This keeps recall on minority texture modes without allowing retrieval to dominate the global ranking, since Stage B remains a correction layer on top of the geometry backbone.

Stage D: Rubric Correction, Semantic Veto, and Overlay Audit

Stage D evaluates only the shortlisted subset and returns a rubric score \(r_i\), a categorical decision \(d_i\in\{\text{match},\text{borderline},\text{not\_match}\}\), and a set of flags \(F_i\). The correction term includes a small continuous adjustment and discrete decision offsets, while hard veto logic can cap scores when semantic dominance or boundary-audit failure is detected.

\[ \Delta_i^D = \eta_r\,\frac{r_i-50}{50} + \eta_m\,\mathbf{1}[d_i=\text{match}] - \eta_n\,\mathbf{1}[d_i=\text{not\_match}], \]

\[ \rho_i = \sum_{f\in F_i}\omega_f\,\mathbf{1}[f\in\mathcal{P}] + \rho_i^{\text{veto}}, \]

\(\mathcal{P}\) is the penalized flag set (e.g., object-centric, weak boundary, synthetic/collage cues), and \(\rho_i^{\text{veto}}\) is an additional downgrade under strict safety rules.

This stage should be read as de-risking rather than primary ranking. It limits semantic leakage and unsafe boundary interpretations while preserving the geometry-first ordering.

◆ ◆ ◆ ◆ ◆

# Problem requirements
Write the next part of the ranking-pipeline excerpt above, picking up right after its final sentence.

# Information supplied
◆ ◆ ◆ ◆ ◆

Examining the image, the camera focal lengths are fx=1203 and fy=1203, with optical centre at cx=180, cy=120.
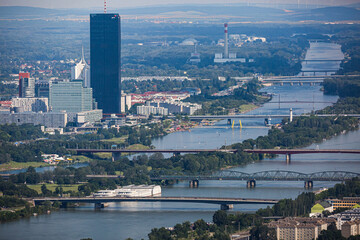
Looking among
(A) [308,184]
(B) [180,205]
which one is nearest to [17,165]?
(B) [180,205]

◆ ◆ ◆ ◆ ◆

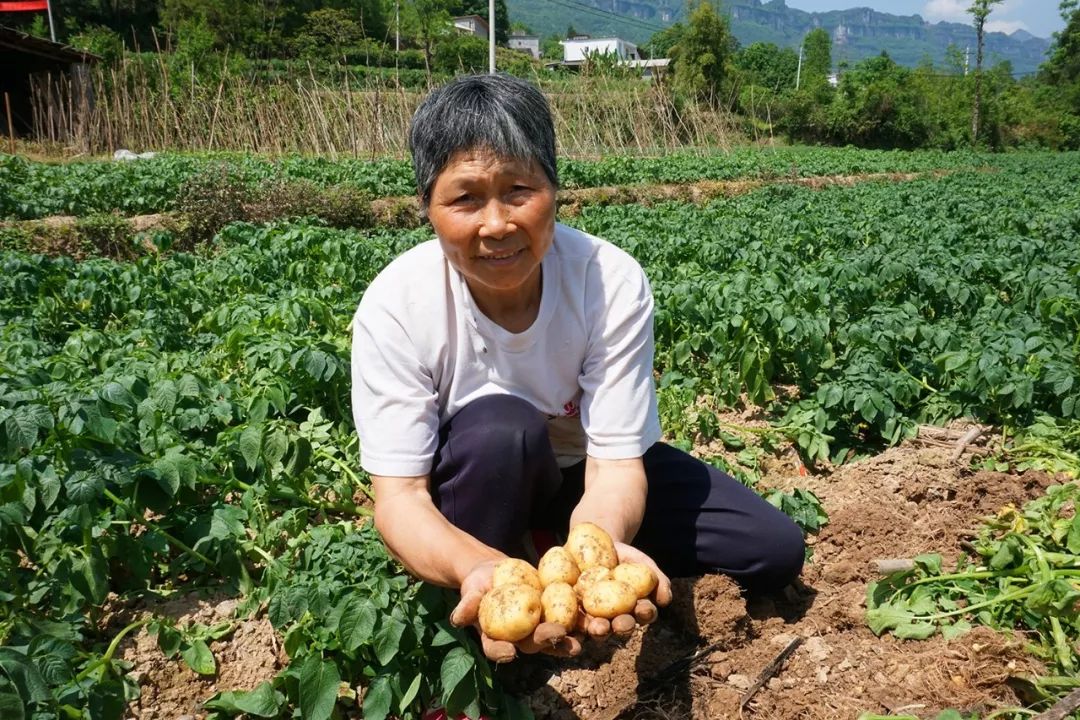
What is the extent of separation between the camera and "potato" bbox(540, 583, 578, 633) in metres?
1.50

◆ ◆ ◆ ◆ ◆

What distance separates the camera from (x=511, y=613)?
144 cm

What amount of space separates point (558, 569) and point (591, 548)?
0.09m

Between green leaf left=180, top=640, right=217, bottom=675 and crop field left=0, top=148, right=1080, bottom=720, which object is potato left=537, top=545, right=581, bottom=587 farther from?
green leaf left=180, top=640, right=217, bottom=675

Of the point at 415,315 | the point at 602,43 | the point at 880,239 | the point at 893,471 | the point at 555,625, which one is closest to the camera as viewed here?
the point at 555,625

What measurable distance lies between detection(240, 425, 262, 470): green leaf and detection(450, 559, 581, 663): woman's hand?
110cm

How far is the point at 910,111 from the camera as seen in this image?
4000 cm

◆ ◆ ◆ ◆ ◆

# Answer space
Pseudocode: Single-Image Scoring

The following pseudocode is the operational scoring path for one image, written to mirror the implemented behavior while staying model-level rather than code-level.

Algorithm 1: ScoreOneImage

Input: image x_i, proposal set P_i, configuration Theta
Output: final score s_i and diagnostics D_i

1:  Compute Stage-A statistics from P_i -> (N_i, l_i, m_i, q_i, h_i)
2:  Compute s_i^A and gate g_i^A
3:  Extract geometry terms -> (b_i, t_i, o_i, a_i, c_i, r_i, v_i)
4:  Compute base score s_i^base
5:  If Stage-B enabled and (g_i^A or unknown-allowed):
6:      compute retrieval contrast c_i and gate g_i^B
7:      map c_i to normalized correction Delta_i^B
8:  Else:
9:      set Delta_i^B = 0 and g_i^B = 0
10: If Stage-D enabled and g_i^B and x_i in shortlist:
11:     run rubric evaluator -> (r_i, d_i, F_i)
12:     compute Delta_i^D and penalties rho_i (including veto rules)
13: Else:
14:     set Delta_i^D = 0 and rho_i = 0
15: Fuse terms: s_i = clip(s_i^base + lambda_B Delta_i^B + lambda_D Delta_i^D - rho_i, 0, 100)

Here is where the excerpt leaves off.